Two men in their twenties stood waiting for a table. They had professionally shaped eyebrows. One of them had earrings. In Nineties terms, they were gay as fuck. At a dumpling joint in Vilnius, at ten at night, who the hell knows? And, more to the point, why the hell should they care? Well, when your relationship has been reduced – via queer invisibility – to a handholding battle, you’re kind of desperate to find another same-sex couple.

“Are they…” I said.

“They must be,” she said.

“Should we…?”

“NO.”

I’m not even too sure what I was asking we “should” do (speak to them? Buy them drinks? Demand a gay tour of Vilnius?), or why I was shut down without finishing my sentence. Whatever we should or shouldn’t have done, we didn’t.

But back to Soho Club. The car stops and we leave behind our bewildered and slightly too amused Uber driver. Tentatively, as if approaching an ancient Egyptian tomb by lamplight, we walk down the stairs past the muscle man panels.

The complete silence – not even interrupted by passing traffic – doesn’t exactly say “buzzing” or… “Soho”. Inevitably, almost, the bar is closed. In fact, it’s arguably the most closed bar I’ve ever seen. We’ve turned up, ready to party with Lithuania’s finest gays, at a giant lead box. What’s more, we look around us and realise we’ve strayed into Murder Town.

On our way to the nearest bus stop, we pass a life-size fiberglass cow devoid of any explanation, and a lit-up poster that looks startlingly like an ad for dead babies. The streets get wider and desolate-er until we’re at a petrol station, holding hands out of pure fear. On my part at least. If this is Vilnius’s gay scene, I’d like to give it some kudos at least for quite strongly resembling a David Lynch film.

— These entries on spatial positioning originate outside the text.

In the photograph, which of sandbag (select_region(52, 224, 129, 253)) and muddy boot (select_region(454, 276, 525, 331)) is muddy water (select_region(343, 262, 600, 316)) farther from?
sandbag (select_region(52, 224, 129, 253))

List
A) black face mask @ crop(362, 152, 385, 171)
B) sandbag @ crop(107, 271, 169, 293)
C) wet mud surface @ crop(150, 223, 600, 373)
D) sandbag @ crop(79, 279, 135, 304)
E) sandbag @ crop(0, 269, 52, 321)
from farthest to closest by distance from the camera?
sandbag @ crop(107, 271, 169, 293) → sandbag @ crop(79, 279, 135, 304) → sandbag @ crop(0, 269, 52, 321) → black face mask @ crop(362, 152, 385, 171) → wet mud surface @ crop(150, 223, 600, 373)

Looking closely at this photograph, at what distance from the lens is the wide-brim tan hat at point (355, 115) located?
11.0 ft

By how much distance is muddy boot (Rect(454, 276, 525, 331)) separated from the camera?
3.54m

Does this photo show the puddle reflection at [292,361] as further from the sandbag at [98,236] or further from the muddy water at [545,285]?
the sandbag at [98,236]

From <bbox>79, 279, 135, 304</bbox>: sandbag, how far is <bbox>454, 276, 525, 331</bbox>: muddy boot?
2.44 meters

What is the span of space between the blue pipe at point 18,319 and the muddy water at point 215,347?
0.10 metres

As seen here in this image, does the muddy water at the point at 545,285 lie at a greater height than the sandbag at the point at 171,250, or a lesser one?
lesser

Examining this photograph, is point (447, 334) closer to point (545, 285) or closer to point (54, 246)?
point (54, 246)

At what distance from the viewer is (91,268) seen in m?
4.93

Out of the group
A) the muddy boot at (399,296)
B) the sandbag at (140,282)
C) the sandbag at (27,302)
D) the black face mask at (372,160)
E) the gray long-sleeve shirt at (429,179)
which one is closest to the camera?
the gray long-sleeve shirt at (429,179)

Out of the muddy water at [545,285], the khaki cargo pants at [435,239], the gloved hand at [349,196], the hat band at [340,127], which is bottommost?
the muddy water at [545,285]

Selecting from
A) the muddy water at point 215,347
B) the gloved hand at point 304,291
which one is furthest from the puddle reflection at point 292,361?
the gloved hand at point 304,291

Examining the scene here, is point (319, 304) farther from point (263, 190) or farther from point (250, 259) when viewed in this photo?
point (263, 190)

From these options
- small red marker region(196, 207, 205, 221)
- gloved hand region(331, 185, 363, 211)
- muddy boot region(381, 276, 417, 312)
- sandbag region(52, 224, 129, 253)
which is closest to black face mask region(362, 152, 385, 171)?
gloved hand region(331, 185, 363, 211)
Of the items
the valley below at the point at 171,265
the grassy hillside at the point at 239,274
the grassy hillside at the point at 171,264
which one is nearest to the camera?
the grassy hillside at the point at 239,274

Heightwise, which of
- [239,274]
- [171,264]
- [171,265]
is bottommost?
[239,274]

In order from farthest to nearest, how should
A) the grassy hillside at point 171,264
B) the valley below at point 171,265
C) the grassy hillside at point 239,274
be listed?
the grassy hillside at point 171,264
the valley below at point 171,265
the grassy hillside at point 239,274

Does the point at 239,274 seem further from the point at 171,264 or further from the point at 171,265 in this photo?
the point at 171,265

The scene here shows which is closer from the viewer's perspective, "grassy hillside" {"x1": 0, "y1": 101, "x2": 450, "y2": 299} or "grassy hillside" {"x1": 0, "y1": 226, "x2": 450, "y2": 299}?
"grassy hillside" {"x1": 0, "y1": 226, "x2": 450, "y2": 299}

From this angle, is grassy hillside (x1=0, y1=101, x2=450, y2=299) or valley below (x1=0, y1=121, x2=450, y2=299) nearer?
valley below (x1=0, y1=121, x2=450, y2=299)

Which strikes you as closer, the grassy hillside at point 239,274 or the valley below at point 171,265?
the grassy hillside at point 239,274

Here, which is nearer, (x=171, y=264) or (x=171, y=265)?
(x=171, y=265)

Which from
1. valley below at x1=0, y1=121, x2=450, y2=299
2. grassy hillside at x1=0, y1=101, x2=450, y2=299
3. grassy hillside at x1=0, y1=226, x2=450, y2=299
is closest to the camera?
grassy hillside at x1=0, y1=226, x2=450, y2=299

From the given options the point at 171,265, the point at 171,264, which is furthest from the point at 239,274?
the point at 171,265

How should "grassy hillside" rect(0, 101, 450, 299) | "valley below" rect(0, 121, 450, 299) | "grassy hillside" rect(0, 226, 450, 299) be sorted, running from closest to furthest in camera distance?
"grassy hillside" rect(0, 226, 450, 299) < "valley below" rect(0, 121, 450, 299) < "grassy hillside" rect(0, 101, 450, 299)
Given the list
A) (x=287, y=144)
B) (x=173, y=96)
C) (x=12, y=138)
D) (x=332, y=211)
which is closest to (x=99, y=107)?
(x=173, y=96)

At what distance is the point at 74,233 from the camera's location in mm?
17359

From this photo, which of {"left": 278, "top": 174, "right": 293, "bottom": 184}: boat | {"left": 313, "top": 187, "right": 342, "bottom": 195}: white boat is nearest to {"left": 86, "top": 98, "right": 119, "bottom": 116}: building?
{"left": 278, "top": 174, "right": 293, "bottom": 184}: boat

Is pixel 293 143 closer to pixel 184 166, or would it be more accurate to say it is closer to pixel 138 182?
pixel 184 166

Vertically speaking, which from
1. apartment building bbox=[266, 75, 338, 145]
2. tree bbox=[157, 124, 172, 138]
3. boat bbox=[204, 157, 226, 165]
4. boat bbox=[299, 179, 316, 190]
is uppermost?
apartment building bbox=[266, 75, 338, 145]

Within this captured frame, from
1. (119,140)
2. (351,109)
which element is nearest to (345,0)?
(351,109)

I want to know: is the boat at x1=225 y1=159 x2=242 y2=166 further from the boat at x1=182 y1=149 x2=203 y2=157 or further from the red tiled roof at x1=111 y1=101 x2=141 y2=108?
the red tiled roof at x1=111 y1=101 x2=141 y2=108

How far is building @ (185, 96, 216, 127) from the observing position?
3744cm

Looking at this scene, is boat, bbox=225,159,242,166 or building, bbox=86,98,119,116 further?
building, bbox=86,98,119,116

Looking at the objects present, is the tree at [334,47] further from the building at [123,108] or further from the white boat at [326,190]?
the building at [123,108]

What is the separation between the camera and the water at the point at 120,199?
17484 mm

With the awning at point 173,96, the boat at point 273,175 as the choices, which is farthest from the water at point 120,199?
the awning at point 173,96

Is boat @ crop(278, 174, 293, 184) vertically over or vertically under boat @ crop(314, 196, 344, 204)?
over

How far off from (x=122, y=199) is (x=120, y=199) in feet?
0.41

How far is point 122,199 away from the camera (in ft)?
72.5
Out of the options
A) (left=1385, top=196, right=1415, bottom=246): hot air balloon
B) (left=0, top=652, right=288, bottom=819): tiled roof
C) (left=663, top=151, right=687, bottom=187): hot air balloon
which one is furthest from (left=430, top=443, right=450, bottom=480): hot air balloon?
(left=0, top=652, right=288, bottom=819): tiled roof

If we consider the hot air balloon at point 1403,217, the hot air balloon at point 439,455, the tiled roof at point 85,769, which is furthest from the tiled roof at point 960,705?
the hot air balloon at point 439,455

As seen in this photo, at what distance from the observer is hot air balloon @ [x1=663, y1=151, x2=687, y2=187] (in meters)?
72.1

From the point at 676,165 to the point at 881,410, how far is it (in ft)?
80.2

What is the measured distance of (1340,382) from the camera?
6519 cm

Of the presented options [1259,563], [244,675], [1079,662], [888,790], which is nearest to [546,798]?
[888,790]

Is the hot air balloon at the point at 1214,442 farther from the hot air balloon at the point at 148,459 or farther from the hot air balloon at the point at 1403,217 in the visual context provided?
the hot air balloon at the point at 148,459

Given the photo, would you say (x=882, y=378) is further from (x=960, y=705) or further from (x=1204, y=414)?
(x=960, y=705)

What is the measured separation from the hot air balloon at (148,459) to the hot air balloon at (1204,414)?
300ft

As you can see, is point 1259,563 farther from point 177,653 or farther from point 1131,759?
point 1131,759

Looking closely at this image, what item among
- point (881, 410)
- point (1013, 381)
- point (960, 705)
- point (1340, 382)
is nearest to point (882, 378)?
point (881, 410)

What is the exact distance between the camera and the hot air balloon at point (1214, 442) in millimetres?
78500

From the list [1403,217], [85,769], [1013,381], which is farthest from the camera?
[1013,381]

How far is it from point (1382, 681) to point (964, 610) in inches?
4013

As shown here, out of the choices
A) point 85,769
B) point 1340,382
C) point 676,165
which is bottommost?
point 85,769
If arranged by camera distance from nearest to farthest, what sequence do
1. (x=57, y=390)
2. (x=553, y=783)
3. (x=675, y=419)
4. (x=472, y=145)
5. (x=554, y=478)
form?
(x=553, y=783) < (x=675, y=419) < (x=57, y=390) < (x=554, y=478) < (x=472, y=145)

Having somehow not been sawn into pieces and turned into outsider art, we find ourselves back at Vilnius airport the next day. While idly internetting on her phone, my girlfriend notices our Airbnb host has reviewed us as guests.

“Leonore and her friend are very friendly people!” she wrote.

In all fairness, I have shared beds in Airbnbs with friends. And whether or not someone is tiptoeing around my sexuality like a puddle of something that may or may not be wee, it’s always nice to be considered friendly. And to have “friends”.